The 14N(p,gamma)15O reaction studied with a composite germanium detector

TL;DR

This study provides new, precise cross section measurements for the 14N(p,gamma)15O reaction at astrophysical energies using advanced detection techniques, aiding in better modeling of stellar processes.

Contribution

It presents new experimental cross section data for key transitions in the 14N(p,gamma)15O reaction, utilizing a composite germanium detector to improve accuracy and reduce summing corrections.

Findings

Cross sections measured at 359, 380, and 399 keV beam energies.

Branching ratios for the 278 keV resonance decay remeasured.

Enhanced data quality for astrophysical extrapolations.

Abstract

The rate of the carbon-nitrogen-oxygen (CNO) cycle of hydrogen burning is controlled by the 14N(p,gamma)15O reaction. The reaction proceeds by capture to the ground states and several excited states in O-15. In order to obtain a reliable extrapolation of the excitation curve to astrophysical energy, fits in the R-matrix framework are needed.
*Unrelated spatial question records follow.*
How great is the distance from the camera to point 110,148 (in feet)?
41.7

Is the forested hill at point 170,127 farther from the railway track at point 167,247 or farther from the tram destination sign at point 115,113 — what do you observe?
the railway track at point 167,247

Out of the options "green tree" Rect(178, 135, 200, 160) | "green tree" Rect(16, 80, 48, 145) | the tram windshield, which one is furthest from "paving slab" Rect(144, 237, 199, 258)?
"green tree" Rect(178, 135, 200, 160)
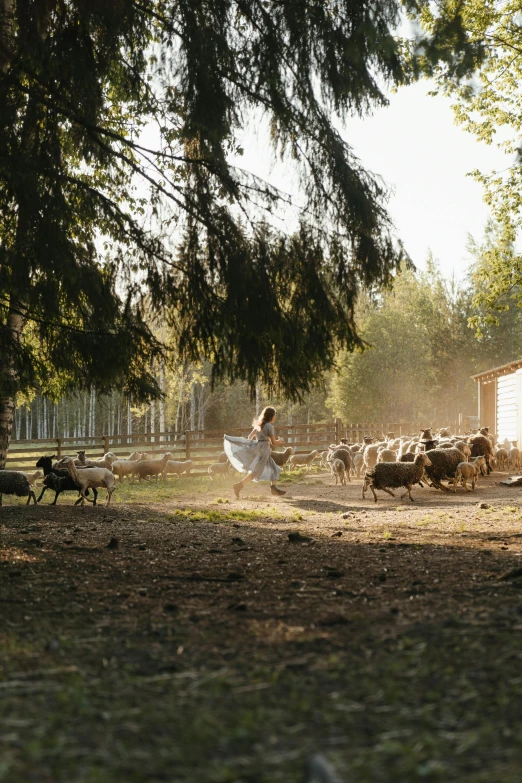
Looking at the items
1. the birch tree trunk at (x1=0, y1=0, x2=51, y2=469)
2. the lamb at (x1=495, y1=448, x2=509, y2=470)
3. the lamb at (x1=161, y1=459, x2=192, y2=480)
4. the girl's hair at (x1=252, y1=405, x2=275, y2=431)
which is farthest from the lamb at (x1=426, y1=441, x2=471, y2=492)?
the birch tree trunk at (x1=0, y1=0, x2=51, y2=469)

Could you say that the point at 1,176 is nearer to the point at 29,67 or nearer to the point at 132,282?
the point at 29,67

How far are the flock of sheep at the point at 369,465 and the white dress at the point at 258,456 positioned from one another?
205 cm

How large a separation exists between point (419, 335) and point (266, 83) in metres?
47.1

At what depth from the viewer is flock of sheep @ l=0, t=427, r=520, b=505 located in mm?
11867

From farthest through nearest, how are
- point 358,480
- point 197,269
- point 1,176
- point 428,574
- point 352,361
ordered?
point 352,361 < point 358,480 < point 197,269 < point 1,176 < point 428,574

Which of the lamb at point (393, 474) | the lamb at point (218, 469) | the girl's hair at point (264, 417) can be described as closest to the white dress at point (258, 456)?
the girl's hair at point (264, 417)

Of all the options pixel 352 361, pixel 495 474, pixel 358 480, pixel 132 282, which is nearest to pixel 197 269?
pixel 132 282

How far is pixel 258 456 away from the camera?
48.2ft

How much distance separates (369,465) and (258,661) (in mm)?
15702

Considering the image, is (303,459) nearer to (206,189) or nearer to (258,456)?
(258,456)

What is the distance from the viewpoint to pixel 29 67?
20.7ft

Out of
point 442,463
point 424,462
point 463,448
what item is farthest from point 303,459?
point 424,462

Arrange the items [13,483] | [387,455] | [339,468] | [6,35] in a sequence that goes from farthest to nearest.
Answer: [339,468] → [387,455] → [13,483] → [6,35]

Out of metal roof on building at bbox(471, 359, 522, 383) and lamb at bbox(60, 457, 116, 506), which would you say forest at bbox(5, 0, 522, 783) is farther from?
metal roof on building at bbox(471, 359, 522, 383)
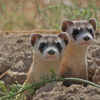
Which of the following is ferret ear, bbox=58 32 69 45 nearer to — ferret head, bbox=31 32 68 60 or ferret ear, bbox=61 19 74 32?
ferret head, bbox=31 32 68 60

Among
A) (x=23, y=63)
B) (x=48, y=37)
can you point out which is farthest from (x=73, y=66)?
(x=23, y=63)

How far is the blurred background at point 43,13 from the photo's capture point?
6145 mm

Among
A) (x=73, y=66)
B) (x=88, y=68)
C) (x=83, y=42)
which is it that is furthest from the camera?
(x=88, y=68)

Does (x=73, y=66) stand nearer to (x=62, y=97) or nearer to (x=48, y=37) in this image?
(x=48, y=37)

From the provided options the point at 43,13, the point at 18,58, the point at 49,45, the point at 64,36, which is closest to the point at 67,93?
the point at 49,45

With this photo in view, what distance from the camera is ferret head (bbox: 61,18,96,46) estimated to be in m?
4.24

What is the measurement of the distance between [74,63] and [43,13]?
2884 millimetres

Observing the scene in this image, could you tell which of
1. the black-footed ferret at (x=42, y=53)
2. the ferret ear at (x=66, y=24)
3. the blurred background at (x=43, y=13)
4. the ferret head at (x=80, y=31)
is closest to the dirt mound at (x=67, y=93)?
the black-footed ferret at (x=42, y=53)

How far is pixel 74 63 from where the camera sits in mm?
4566

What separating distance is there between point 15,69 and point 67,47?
2.60 feet

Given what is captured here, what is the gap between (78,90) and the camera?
11.8 ft

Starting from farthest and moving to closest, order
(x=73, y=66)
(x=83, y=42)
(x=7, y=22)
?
(x=7, y=22) → (x=73, y=66) → (x=83, y=42)

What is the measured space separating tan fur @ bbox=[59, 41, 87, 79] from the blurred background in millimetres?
1238

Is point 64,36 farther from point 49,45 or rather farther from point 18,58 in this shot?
point 18,58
In an energy range that sensitively tests such fits, new cross section data are reported here for the four major transitions in the 14N(p,gamma)15O reaction. The experiment has been performed at the Laboratory for Underground Nuclear Astrophysics (LUNA) 400 kV accelerator placed deep underground in the Gran Sasso facility in Italy. Using a composite germanium detector, summing corrections have been considerably reduced with respect to previous studies. The cross sections for capture to the ground state and to the 5181, 6172, and 6792 keV excited states in O-15 have been determined at 359, 380, and 399 keV beam energy. In addition, the branching ratios for the decay of the 278 keV resonance have been remeasured.